-------- Records shown
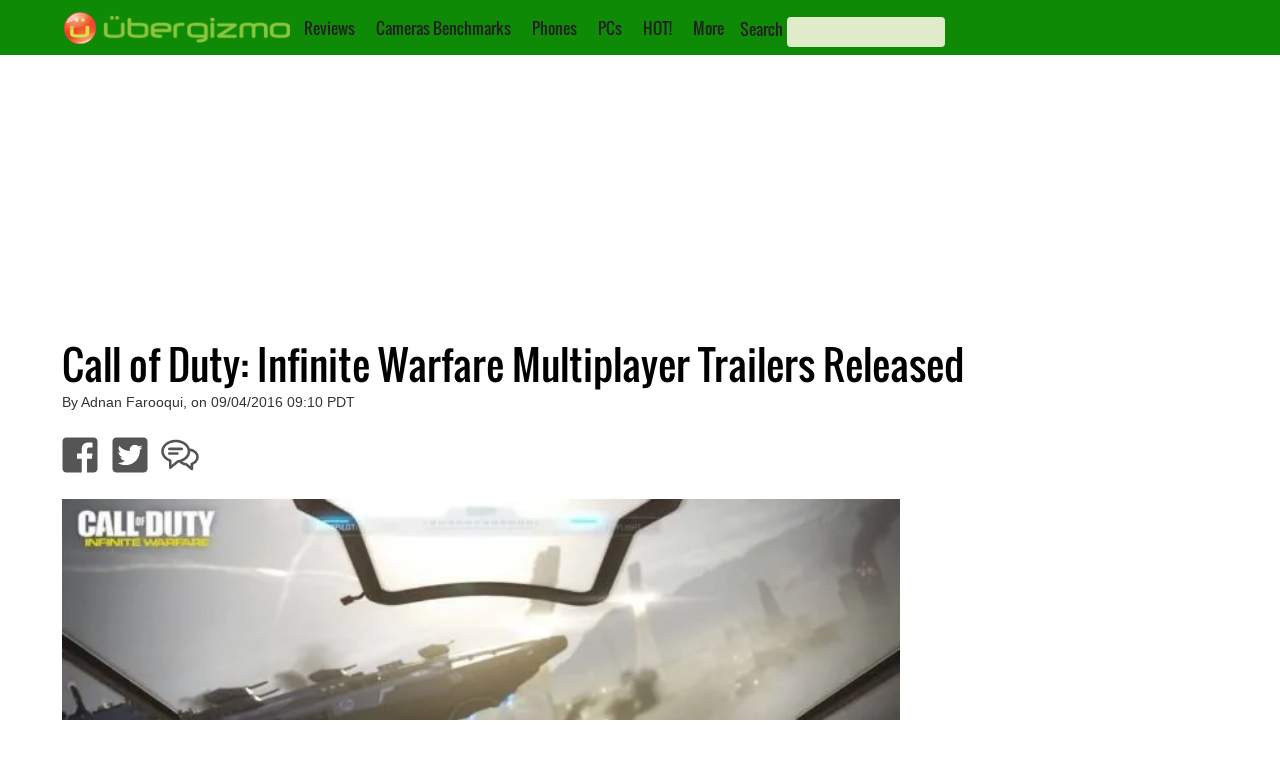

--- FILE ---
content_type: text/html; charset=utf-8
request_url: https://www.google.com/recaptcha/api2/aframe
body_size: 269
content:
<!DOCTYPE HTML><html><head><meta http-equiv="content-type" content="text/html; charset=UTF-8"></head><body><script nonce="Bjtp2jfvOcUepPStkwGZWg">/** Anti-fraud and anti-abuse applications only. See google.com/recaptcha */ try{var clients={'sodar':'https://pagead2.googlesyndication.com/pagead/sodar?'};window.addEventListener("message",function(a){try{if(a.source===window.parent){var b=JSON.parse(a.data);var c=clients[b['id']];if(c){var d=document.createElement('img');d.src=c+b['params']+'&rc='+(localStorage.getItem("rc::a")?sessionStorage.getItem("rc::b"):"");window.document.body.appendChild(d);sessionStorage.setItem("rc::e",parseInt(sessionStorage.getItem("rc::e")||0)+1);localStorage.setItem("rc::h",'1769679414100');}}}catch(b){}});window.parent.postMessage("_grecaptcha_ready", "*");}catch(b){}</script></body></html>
----------------
What the exercise asks. Set down every entry above again exactly, dropping each picture.

Task output.
--- FILE ---
content_type: text/html; charset=utf-8
request_url: https://www.google.com/recaptcha/api2/aframe
body_size: 269
content:
<!DOCTYPE HTML><html><head><meta http-equiv="content-type" content="text/html; charset=UTF-8"></head><body><script nonce="Bjtp2jfvOcUepPStkwGZWg">/** Anti-fraud and anti-abuse applications only. See google.com/recaptcha */ try{var clients={'sodar':'https://pagead2.googlesyndication.com/pagead/sodar?'};window.addEventListener("message",function(a){try{if(a.source===window.parent){var b=JSON.parse(a.data);var c=clients[b['id']];if(c){var d=document.createElement('img');d.src=c+b['params']+'&rc='+(localStorage.getItem("rc::a")?sessionStorage.getItem("rc::b"):"");window.document.body.appendChild(d);sessionStorage.setItem("rc::e",parseInt(sessionStorage.getItem("rc::e")||0)+1);localStorage.setItem("rc::h",'1769679414100');}}}catch(b){}});window.parent.postMessage("_grecaptcha_ready", "*");}catch(b){}</script></body></html>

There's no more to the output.